Null Series: Healthy eating for the prevention of type 2 diabetes
Nothing better illustrates the ability of epidemiological studies to lead us astray than when a medical journal publishes two null studies in the same issue: an epidemiological study suggesting a “causal relationship” and a randomized, controlled clinical trial that actually tests the hypothesis. Invariably, it’s the epidemiological study - suggesting some worrisome risk, or magical preventative, for a disease - that comes with the press release and receives the media attention. All studies are not the same or hold similar value, of course, but even untenable correlations from epidemiological studies can seem so convincing and intuitively correct, even healthcare professionals can be taken in.
We saw that this week with vitamin D and hypertension, which we’ll look at in an upcoming article. Today, at readers’ requests and in honor of World Diabetes Month, we’ll look at claims that sugar causes type 2 diabetes and that ‘healthy eating’ can prevent type 2 diabetes.
The July issue of Archives of Internal Medicine published two null studies.
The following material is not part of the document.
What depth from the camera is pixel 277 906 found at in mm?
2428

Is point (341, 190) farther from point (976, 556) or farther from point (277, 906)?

The epidemiological one wasn’t reported as a null study, however, and it was also the one that got all of the attention. It supported popular ideas on what we should eat. In contrast, the largest, longest randomized, dietary intervention clinical trial in the history of our country that tested the dietary hypothesis was ignored and rationalized away.
Sugar and type 2 diabetes
No matter how much clinical research on humans for more than half a century has continued to show that sugar doesn’t cause any chronic disease of aging and no credible link has ever been shown to cancer to type 2 diabetes, fears of sweeteners and carbohydrates have continued for centuries, although the specific demon of the day has changed over the years. You can't give yourself cancer or diabetes by eating sugar, just as eating less sugar won't prevent cancer or diabetes.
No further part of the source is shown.